Bifurcation in Quantum Measurement

TL;DR

This paper introduces a generic, reversible quantum measurement model demonstrating how a large system induces a bifurcation process, leading to eigenstate collapse consistent with the Born rule.

Contribution

It presents a new model of quantum measurement within reversible mechanics, illustrating a bifurcation mechanism for state collapse in large systems.

Findings

Large system A causes initial states to bifurcate into two subsets.

Each subset leads the measured system to an eigenstate.

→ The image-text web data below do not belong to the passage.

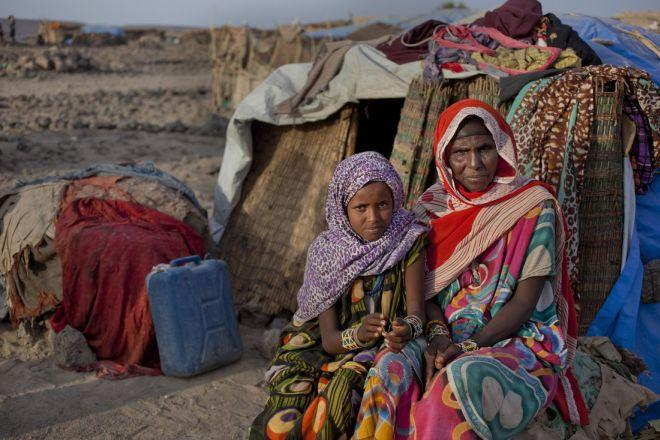 """Hawa (50 ans) vit avec quatre de ses dix enfants dans le camp pour déplacés de Harisso, en Ethiopie. Elle a perdu 400 chèvres et 100 vaches à cause de la sécheresse. """"J'ai d'abord perdu dix animaux par jour, puis de plus en plus, raconte-t-elle."""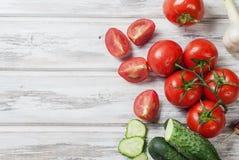 Сезонные овощи, томаты вишни на ветви, огурец, gar Стоковые Изображения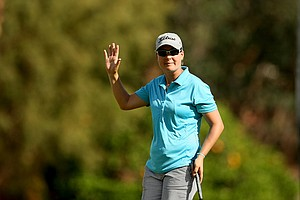 Lindsey Wright makes birdie at No. 10 on Friday at the Kraft Nabisco Championship.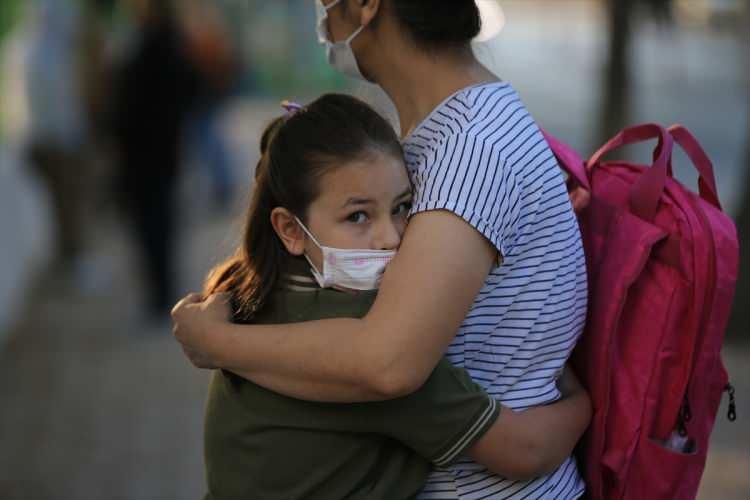 <p>Okullarda ve servislerde hijyen tedbirlerinden taviz verilmeyecek. Yaklaşık 58 bin okula maske, dezenfektan ve temizlik ihtiyacı için 650 milyon lira ödenek gönderildi. 113 bin temizlik personeli görevlendirildi.</p>  <p></p>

Probabilities align with the Born rule.

Abstract

We present a generic model of (non-destructive) quantum measurement. Being formulated within reversible quantum mechanics, the model illustrates a mechanism of a measurement process --- a transition of the measured system to an eigenstate of the measured observable. The model consists of a two-level system $\mu$ interacting with a larger system $A$, consisting of smaller subsystems. The interaction is modelled as a scattering process. Restricting the states of $A$ to product states leads to a bifurcation process: In the limit of a large system $A$, the initial states of $A$ that are efficient in leading to a final state are divided into two separated subsets. For each of these subsets, $\mu$ ends up in one of the eigenstates of the measured observable. The probabilities obtained in this branching confirm the Born rule.